═══ Provided records
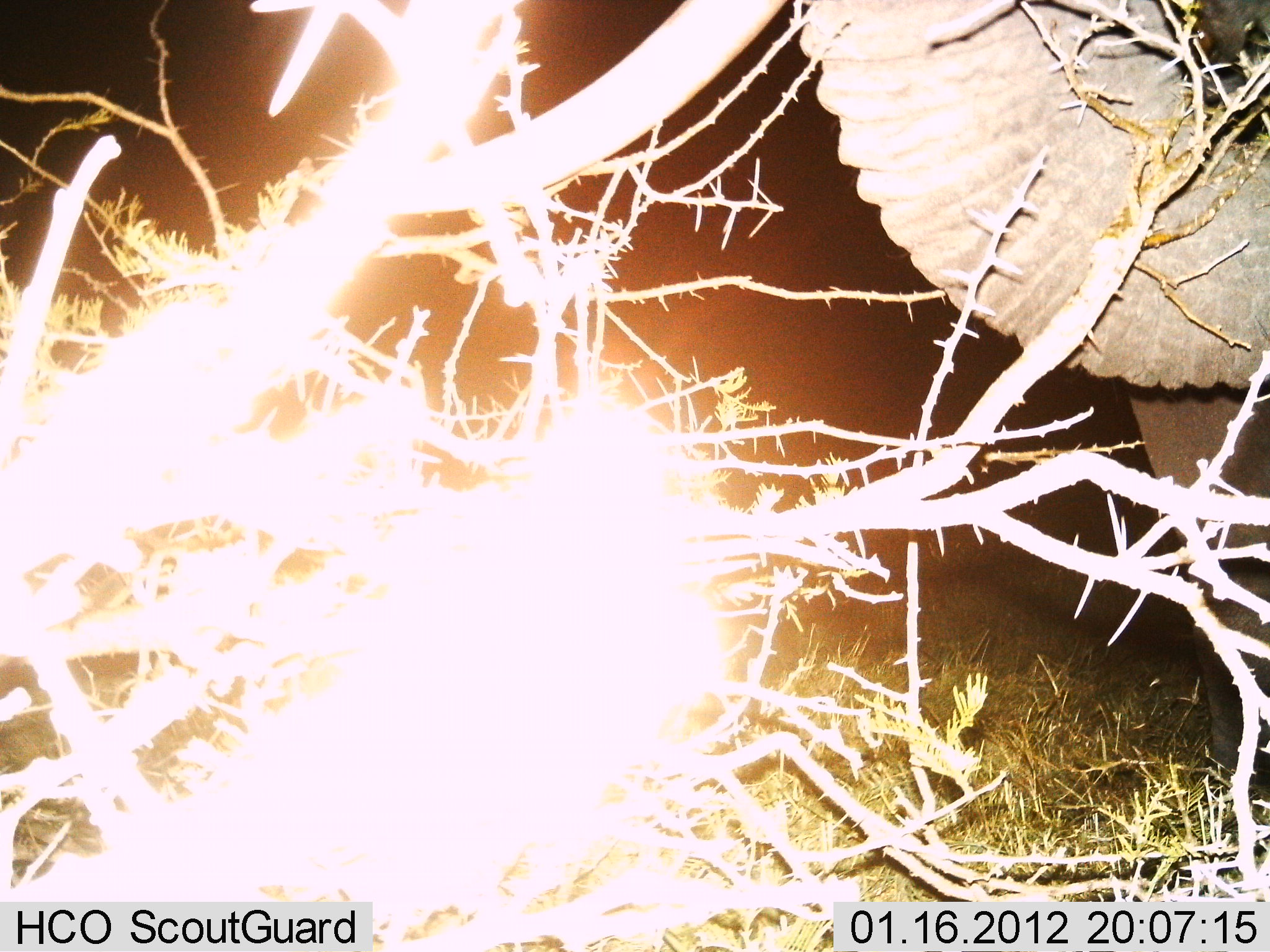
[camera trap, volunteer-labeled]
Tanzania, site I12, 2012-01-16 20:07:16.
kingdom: Animalia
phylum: Chordata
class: Mammalia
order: Proboscidea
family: Elephantidae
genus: Loxodonta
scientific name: Loxodonta africana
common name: african bush elephant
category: elephant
Elephant (african bush elephant) (Loxodonta africana), count 1. Behavior (volunteer vote fractions): standing 60%, resting 0%, moving 0%, interacting 0%. Young present (vote fraction): 0%. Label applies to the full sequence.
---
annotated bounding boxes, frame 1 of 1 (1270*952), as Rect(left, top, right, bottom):
animal: Rect(320, 2, 1270, 716)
══════
**Work instructions**
When you retype the listing above, keep each line exactly as written and drop the pictures.

**Output of the exercise**
[camera trap, volunteer-labeled]
Tanzania, site I12, 2012-01-16 20:07:16.
kingdom: Animalia
phylum: Chordata
class: Mammalia
order: Proboscidea
family: Elephantidae
genus: Loxodonta
scientific name: Loxodonta africana
common name: african bush elephant
category: elephant
Elephant (african bush elephant) (Loxodonta africana), count 1. Behavior (volunteer vote fractions): standing 60%, resting 0%, moving 0%, interacting 0%. Young present (vote fraction): 0%. Label applies to the full sequence.
---
annotated bounding boxes, frame 1 of 1 (1270*952), as Rect(left, top, right, bottom):
animal: Rect(320, 2, 1270, 716)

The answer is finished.